The short-term effects could be a sizable drop in GDP growth in 2025, which the Chinese may not be able to stop as the US amped up decoupling efforts recently and now exports much less to China than before. But consider the primary problems that China’s economy faces. The drop in foreign investment was mostly caused by Western investors pulling out for political reasons, and they are unlikely to come back anyway. Moreover, if an overdependent export-led model of growth is not to be done away with in the meantime, the nation can still shift its trade focus to the Global South to cope, a move currently under progress.
And lastly, but most importantly, any exogenous factor that may force the hand of the government to do away with trade overreliance and leave products meant for export to the domestic market may lead them to ultimately face the problem of underconsumption head-on. The main criticism of recent financial relief policies was still the absence of meaningful addresses to the household consumption lull, which cannot be uplifted with incremental policy shifts.

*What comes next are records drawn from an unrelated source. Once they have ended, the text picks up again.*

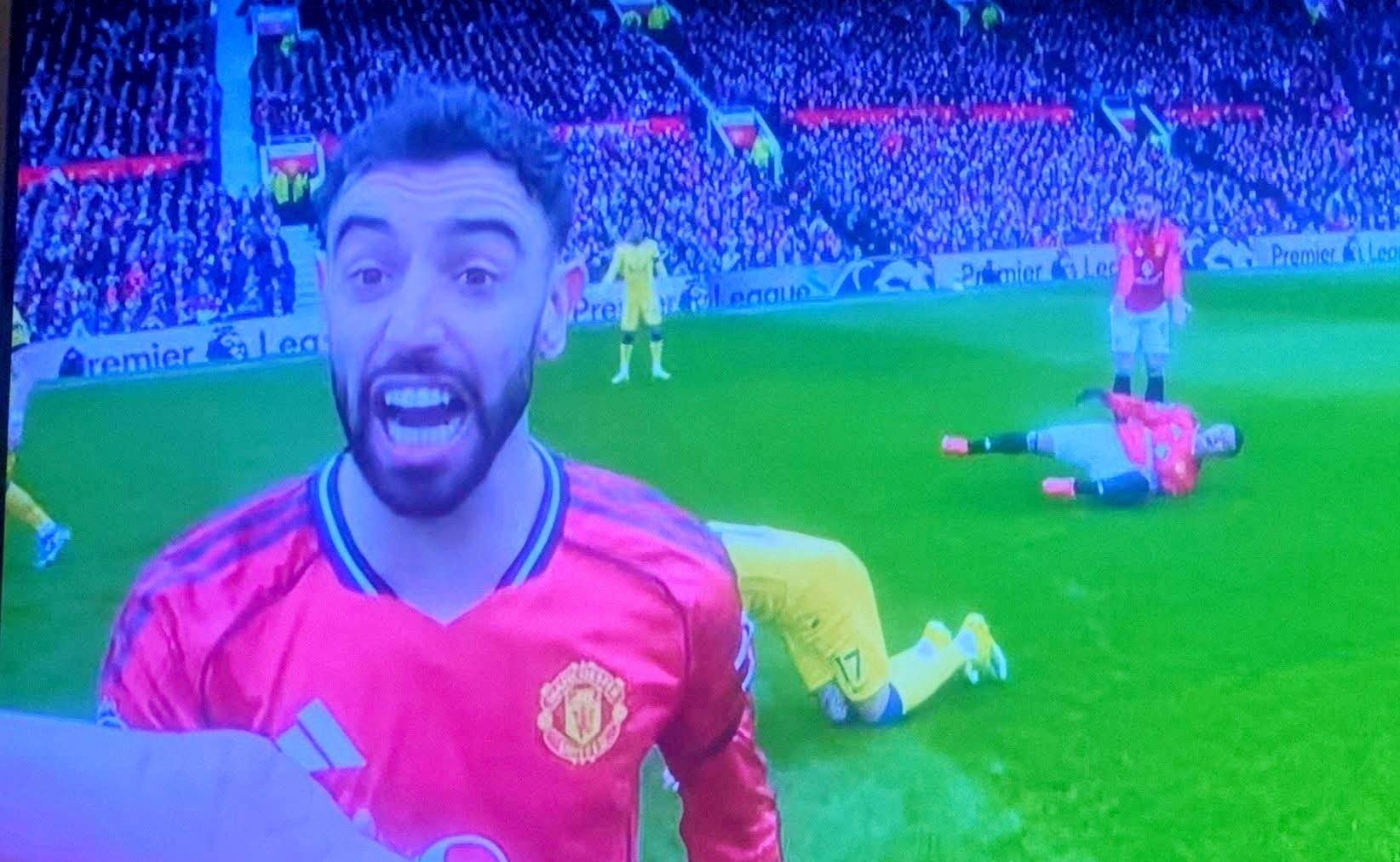 Khoanh khac Fernandes pressing trong tai gay bao hinh anh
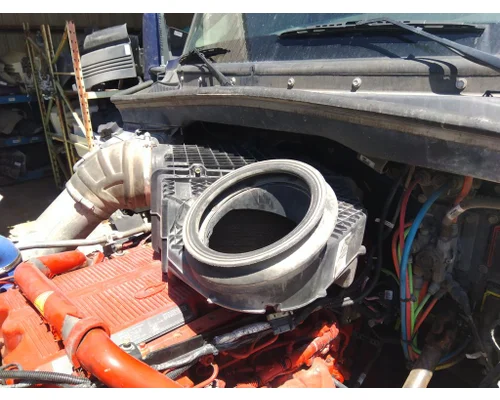 KENWORTH T680 AIR CLEANER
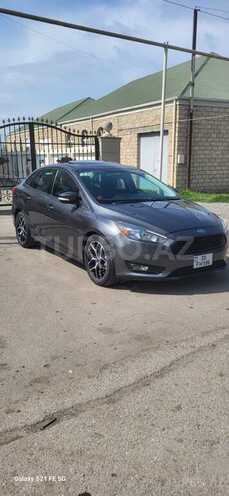 Ford Focus-13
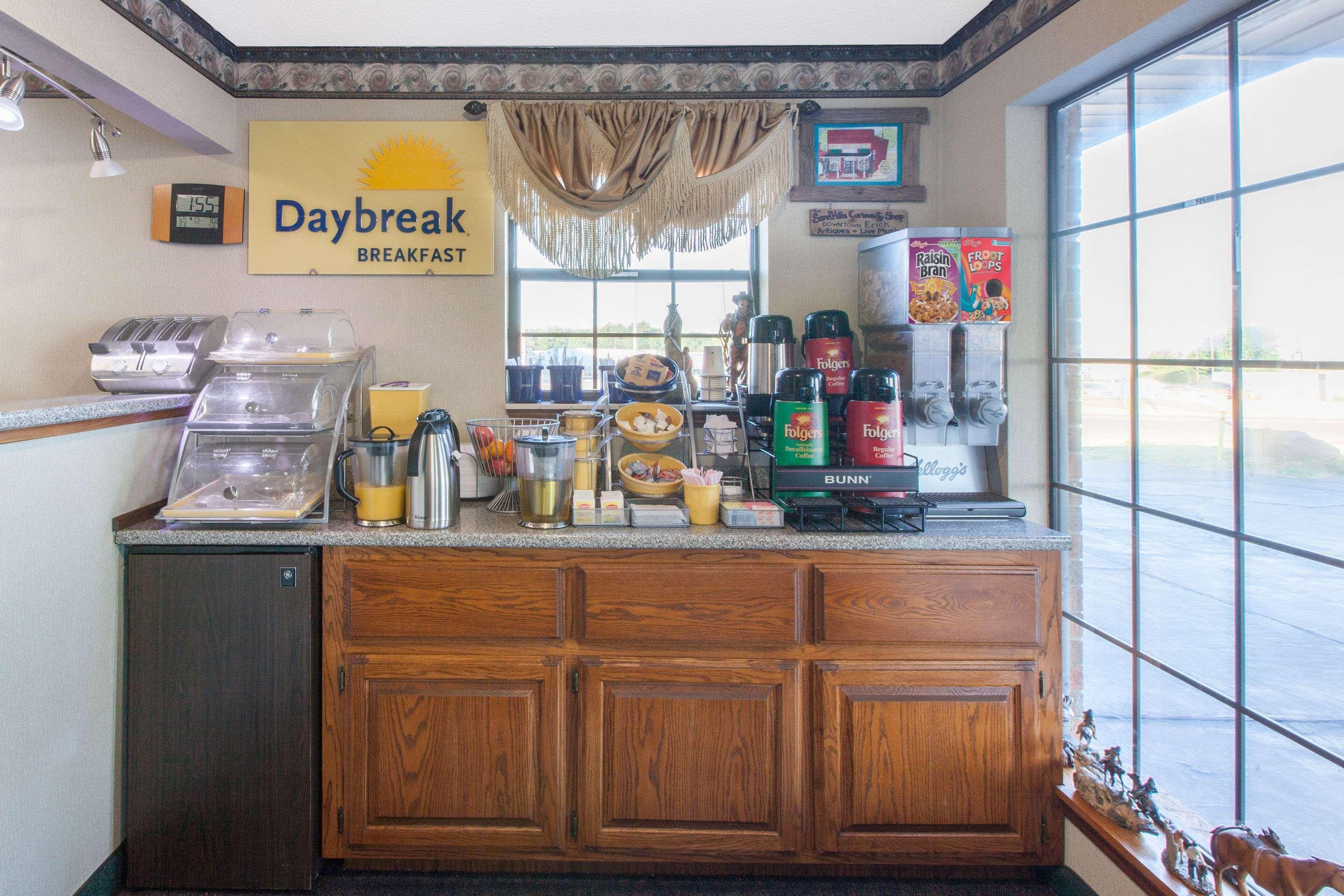 Days Inn by Wyndham Erick Exterior foto
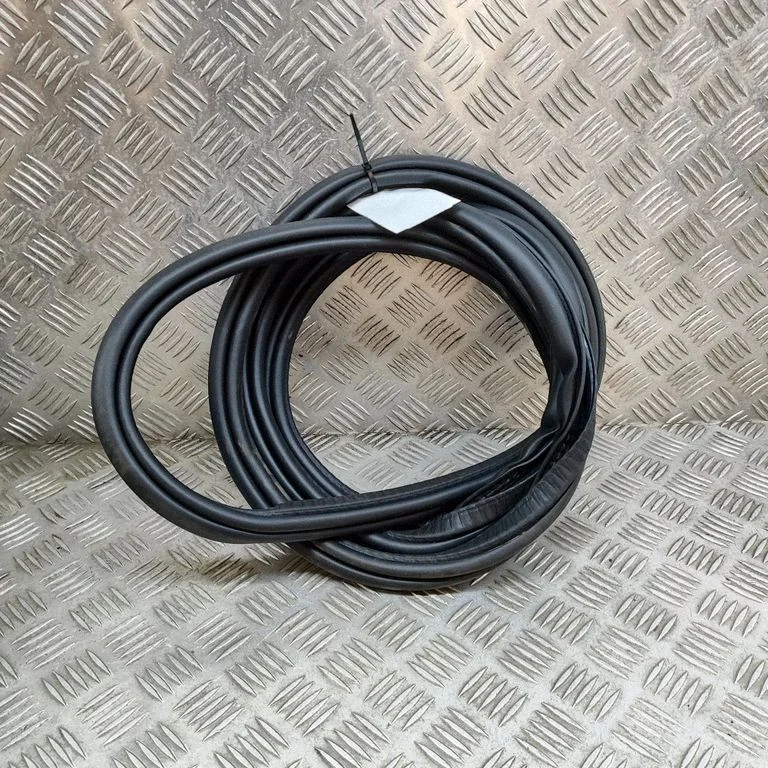 Rubber seal front door (on door) – Volvo XC60 (2017-)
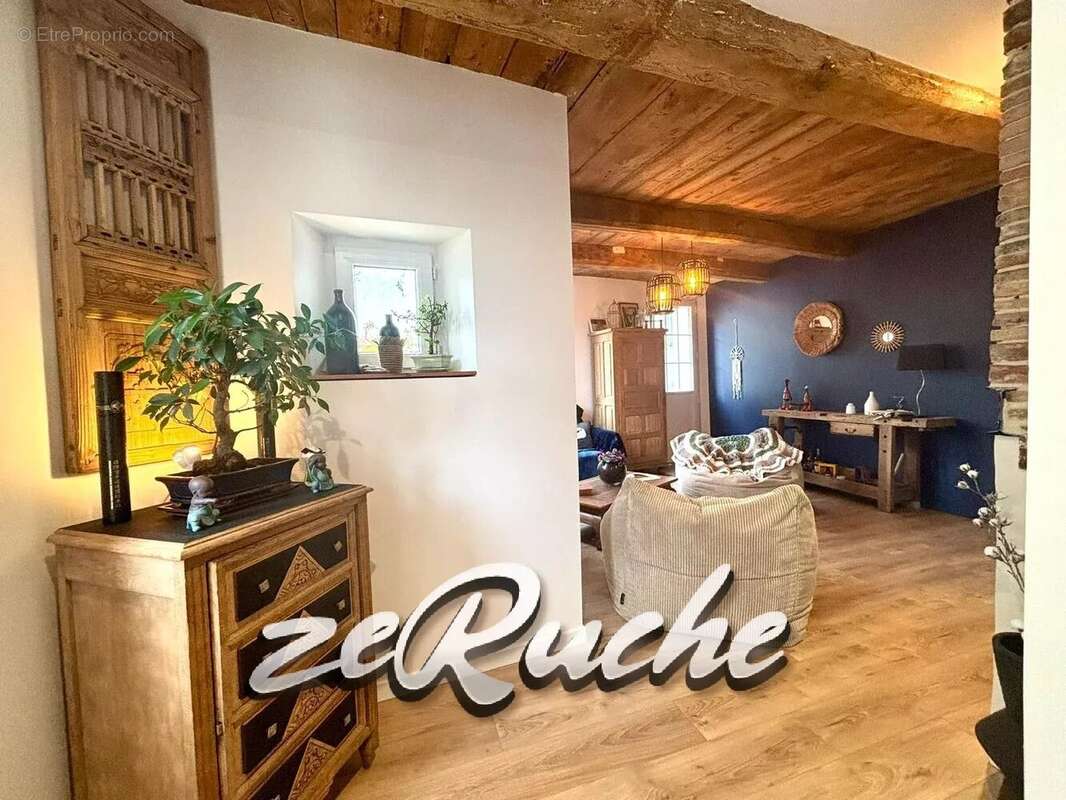 Appartement à PONT-L&#039;EVEQUE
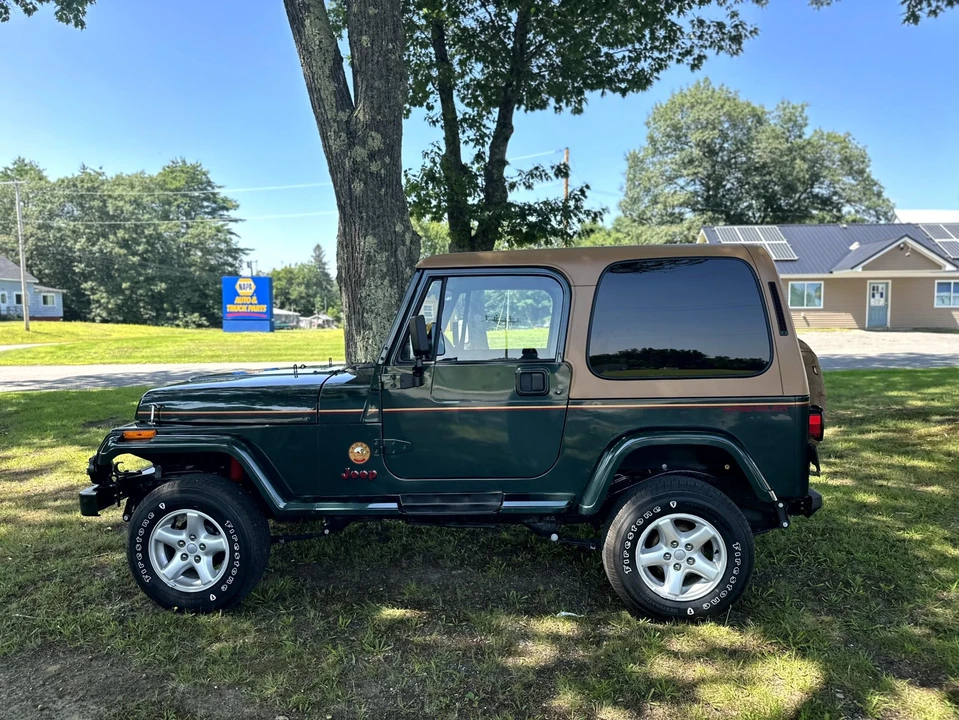 1994 Jeep YJ Wrangler - Image 6 of 31
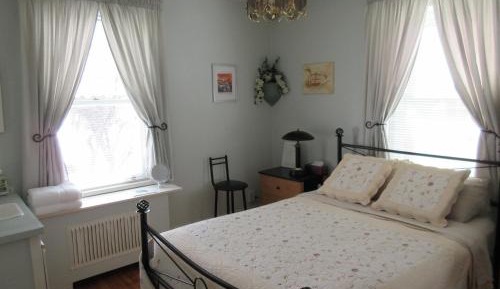 Double Room with Shared Bathroom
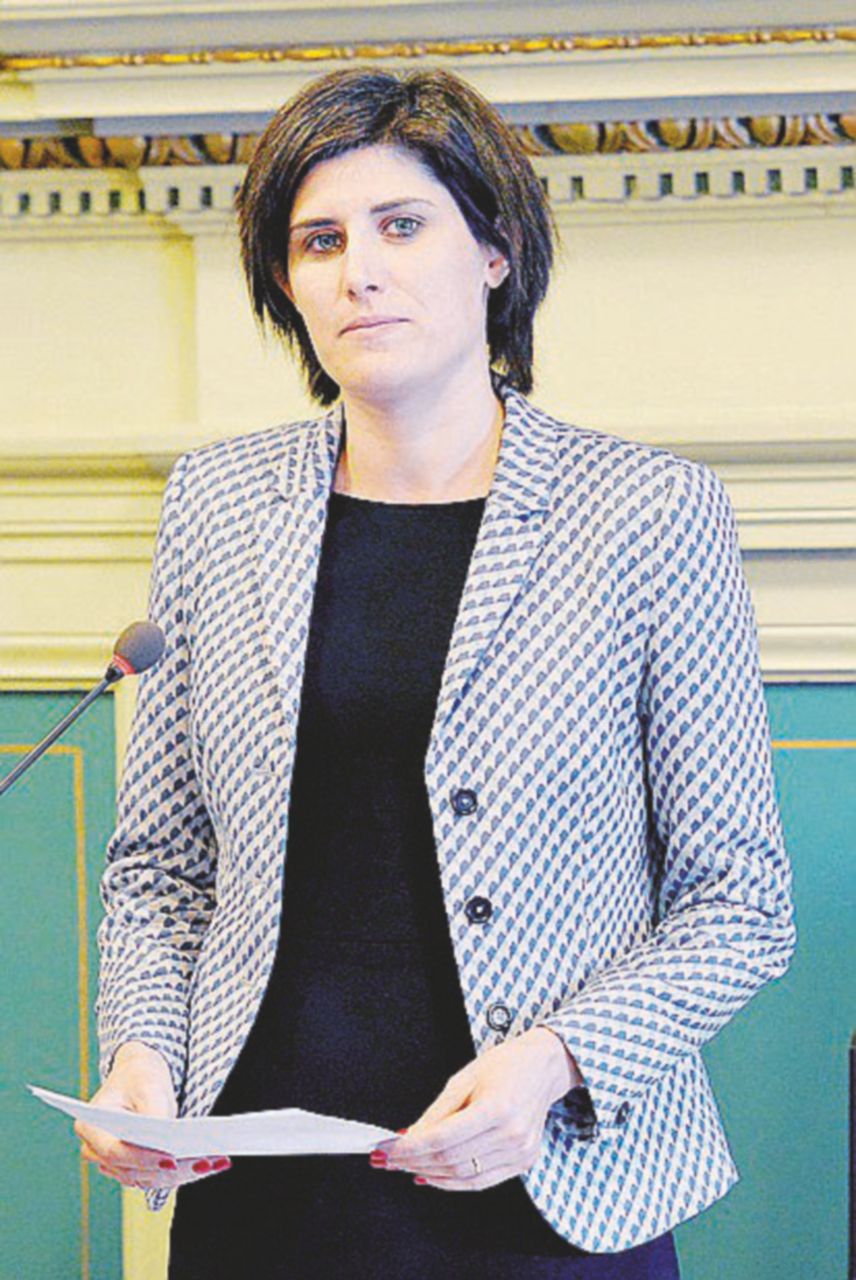 Copertina di Appendino annaspa nell’acqua pubblica: pasticcio sul dividendo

By “letting some people get rich first”, Deng’s ultimate goal was to leave no one behind, even if many, including him, would not live long enough to see it fulfilled. As someone who did not agree with most of his methods, I can appreciate his vision as a national ideal that the nation must constantly work towards. As Chinese society continues to depress and worldwide economic turmoil beacons, perhaps now is the time for the government to not only safeguard its people but also reward them for the social hardships they endured over the last 4 years.